Document passage —
--- --- ---
We will create a function that will call all the others cleaning functions

In [53]:
def clean_text(text):
    ''' Clean the input text using common techniques'''
    new_text = text
    #new_text=new_text.apply(lambda x : unicode_to_ascii(x))
    new_text=new_text.apply(lambda x : replace_mapping(x, special_mapping))
    new_text=new_text.apply(lambda x : remove_URL(x))
    new_text=new_text.apply(lambda x : remove_html(x))
    new_text=new_text.apply(lambda x : remove_emoji(x))
    new_text=new_text.apply(lambda x : expand_contractions(x,contraction_mapping))
    new_text=new_text.apply(lambda x : remove_non_character(x))
    new_text=new_text.apply(lambda x : remove_CTL(x))
    new_text=new_text.apply(lambda x : remove_mention(x))
    new_text=new_text.apply(lambda x : remove_hashtag(x))
    #new_text=new_text.apply(lambda x : remove_punctuation(x, punctuation))
    new_text=new_text.apply(lambda x : remove_mult_spaces(x))
    return new_text


## Tokenize and apply more complex preprocessing task
Next step, Tokenize or split our text into tokens or words. *Tokenization: Given a character sequence and a defined document unit, tokenization is the task of chopping it up into pieces, called tokens , perhaps at the same time throwing away certain characters, such as punctuation. A token is an instance of a sequence of characters in some particular document that are grouped together as a useful semantic unit for processing. A type is the class of all tokens containing the same character sequence*. These tokens will be our working unit. Then we can apply some preprocessing steps depending on the task: 

   - Lowercase
   - Remove very short tokens
   - Remove Stopwors
   - Steeming and Lemmatization


In [28]:
#Parameters to apply to the cleaing process

# If stopwords_file is defined then we take the stop words list from this file, if not we use the stopwords from NLTK
stopw= False
#stopwords_file='NLP_short_stopwords.txt'
stopwords_file=None
# Transform to lowercase
lowercase = True
# Set min length of a token
min_length = 0
# Set if we want to apply a lemmatizer or stemmer
lemmatize = False
stemming=False
# Remove punctuation
del_punct = False
# Remove digits
del_digits = False

### Stopwords

Sometimes, some extremely common words which would appear to be of little value in helping select documents matching a user need are excluded from the vocabulary entirely. These words are called stop words . The general strategy for determining a stop list is to sort the terms by collection frequency (the total number of times each term appears in the document collection), and then to take the most frequent terms.
--- --- ---
Stored data —
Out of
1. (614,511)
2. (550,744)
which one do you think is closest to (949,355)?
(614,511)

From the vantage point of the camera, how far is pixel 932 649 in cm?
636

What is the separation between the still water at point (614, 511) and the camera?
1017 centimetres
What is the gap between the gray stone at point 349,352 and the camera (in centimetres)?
--- --- ---
Update the notebook excerpt from "new_text=new_text.apply(lambda x : remove_html(x))" to "x : remove_mult_spaces(x))", changing "remove_emoji" to "strip_emoji". The items have nothing to do with the notebook excerpt.

Final result —
new_text=new_text.apply(lambda x : remove_html(x))
    new_text=new_text.apply(lambda x : strip_emoji(x))
    new_text=new_text.apply(lambda x : expand_contractions(x,contraction_mapping))
    new_text=new_text.apply(lambda x : remove_non_character(x))
    new_text=new_text.apply(lambda x : remove_CTL(x))
    new_text=new_text.apply(lambda x : remove_mention(x))
    new_text=new_text.apply(lambda x : remove_hashtag(x))
    #new_text=new_text.apply(lambda x : remove_punctuation(x, punctuation))
    new_text=new_text.apply(lambda x : remove_mult_spaces(x))